Goals & Learning Outcomes
While specific learning objectives are developed in accord with the department’s specific fields of study (the three major concentrations, the California Cultural Studies program, the two tracks of the department’s graduate studies program), the department concurs upon a generalized cluster of of learning goals it sees as fundamental for undergraduate and graduate students alike. These department-wide learning goals include the following:
- The ability to read texts closely and to articulate the value of close reading in the study of literature and rhetoric.
- The ability to explicate texts written in a wide variety of forms, styles, structures, and modes.
- The ability to recognize and appreciate the importance of major literary genres, subgenres, and periods.
- The ability to respond imaginatively to the content and style of texts.

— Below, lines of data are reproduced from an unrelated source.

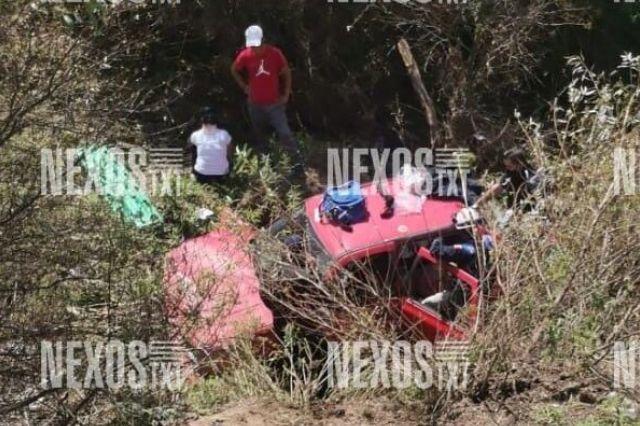 Vehículo sufre volcadura y cae a barranco, en Ixtacuixtla: dos mujeres lesionadas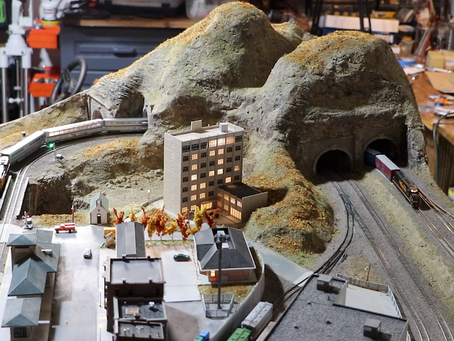 Building a 3.5' x 5.5' N Scale Layout Part 3: More Scenery, Structures, Signals, and Lighting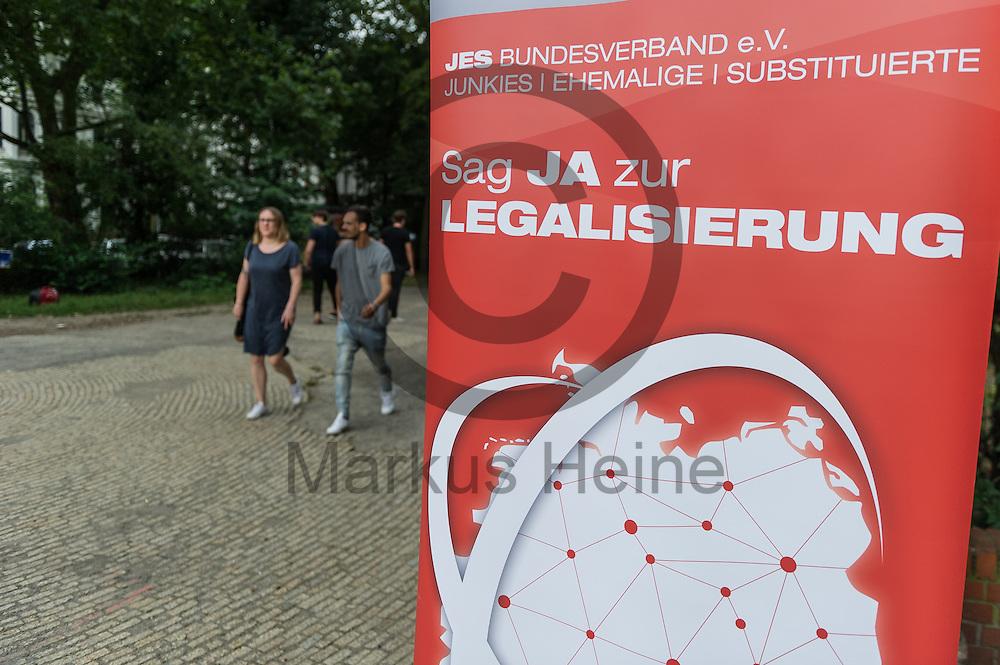 &quot;Sag Ja zur Legalisierung&quot; steht w&auml;hrend dem Internationaler Gedenktag f&uuml;r verstorbene Drogengebraucher_innen am 21.07.2016 in Berlin, Deutschland auf einem Transparent. An dem internationalen Gedenktag wird Weltweit an die Drogentoten gedacht und Informiert. Foto: Markus Heine / heineimaging<br /> <br /> ------------------------------<br /> <br /> Ver&ouml;ffentlichung nur mit Fotografennennung, sowie gegen Honorar und Belegexemplar.<br /> <br /> Bankverbindung:<br /> IBAN: DE65660908000004437497<br /> BIC CODE: GENODE61BBB<br /> Badische Beamten Bank Karlsruhe<br /> <br /> USt-IdNr: DE291853306<br /> <br /> Please note:<br /> All rights reserved! Don't publish without copyright!<br /> <br /> Stand: 07.2016<br /> <br /> ------------------------------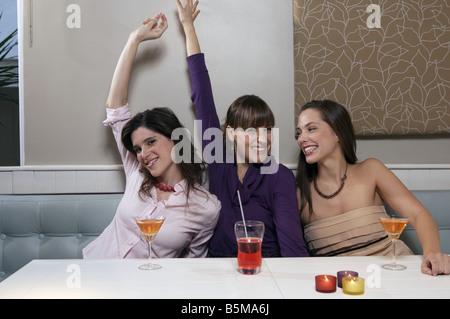 Trois femmes de prendre un verre. Banque D'Images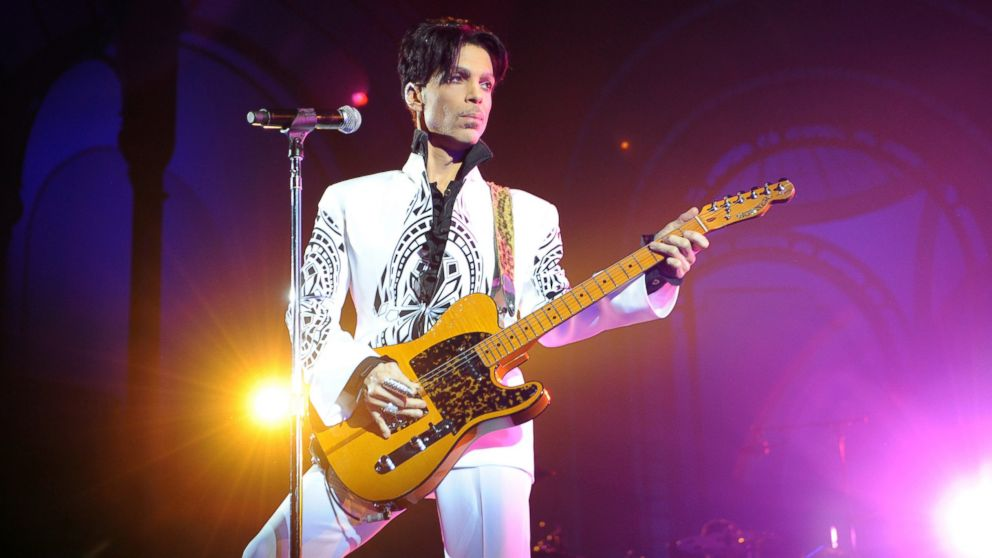 Prince's 6 siblings are heirs to his estate, judge rules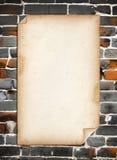 Papel velho na parede de tijolo velha Fotografia de Stock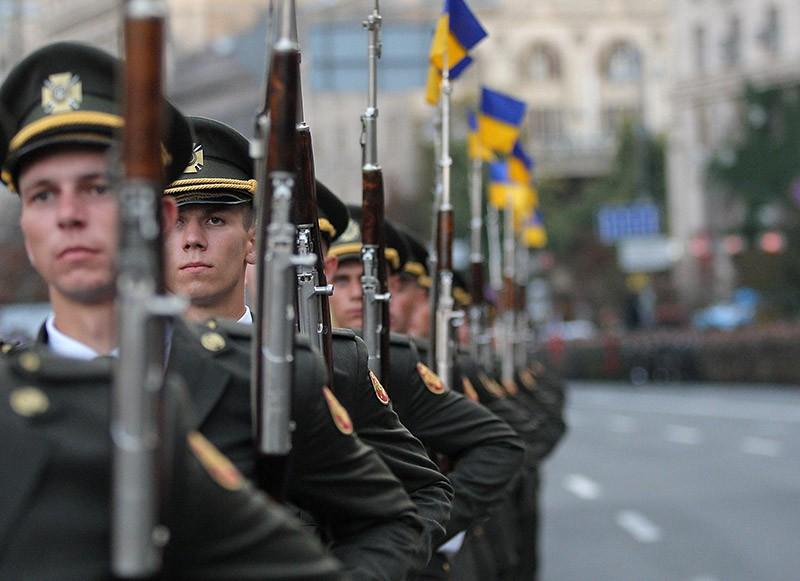 Участники военного парада в честь Дня Независимости в Киеве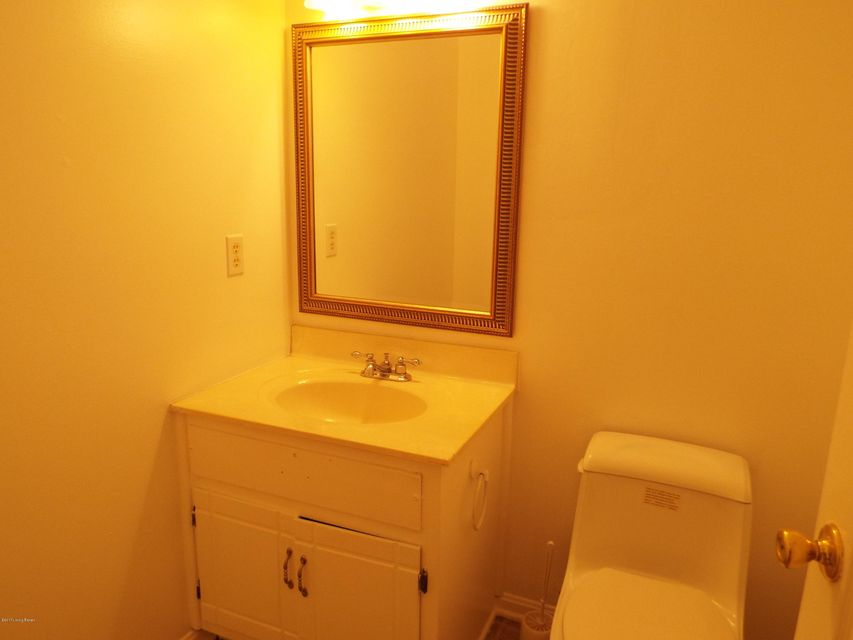 Additional photo for property listing at 102 Kristen Court  Radcliff, Kentucky 40160 United States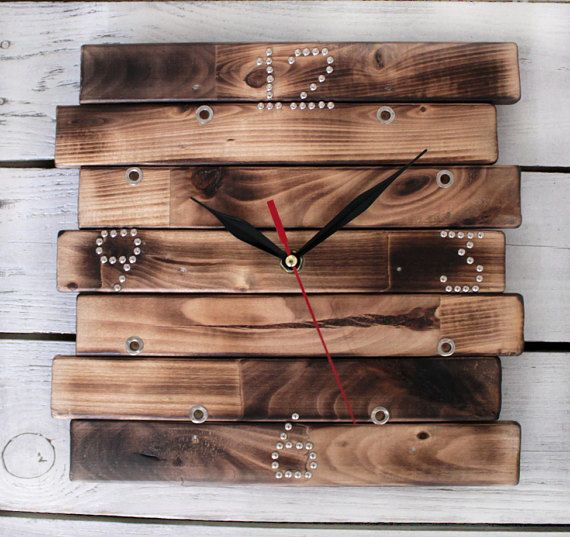 Modern Wall Clock Dimensions: 10 inches in Diameter 24sm x 24sm Very elegant and clean design. White hands and sweeping second hand Made from wood. This clock is a beautiful addition to any room in the house such as the living room, game room, bath room, bed room, kids room. Single point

- The ability to write clearly, effectively, and imaginatively, and to accommodate writing style to the content and nature of the subject.
- The ability to develop and carry out research projects and to articulate them within appropriate conceptual and methodological frameworks.
- An understanding of the historical development of the English language and of literature written in English from Old English to the present.
- An understanding of the relations between culture, history, and texts.
- An understanding of the twofold nature of textual analysis:
- objective study from varied analytical perspectives
- subjective experience of the text’s aesthetic.
- Familiarity with a wide range of British and American literary works, as well as with selected authors and works of other literatures, including folk and popular forms.
- Familiarity with a wide range of literary terms and categories within literary history, theory, and criticism.
- Familiarity with the nature of literary canons and of canon-formation.
- Familiarity with basic practices of literary research and documentation, including electronic forms of information retrieval and communication.
- The exchange of ideas with faculty and students in classroom settings and office visits.
- The ability to complete cooperative projects with other students in discussion groups, writing activities, and study sessions.
- Involvement in the cultural life of the University.
- A sustained interest in language and literature.
- An awareness of the literary past.
- An enriched understanding of the complexities and nuances of the human experience across time and culture.
- Interest and involvement in intellectual, aesthetic, cultural, and sociopolitical issues.
- Increased critical awareness and intellectual independence.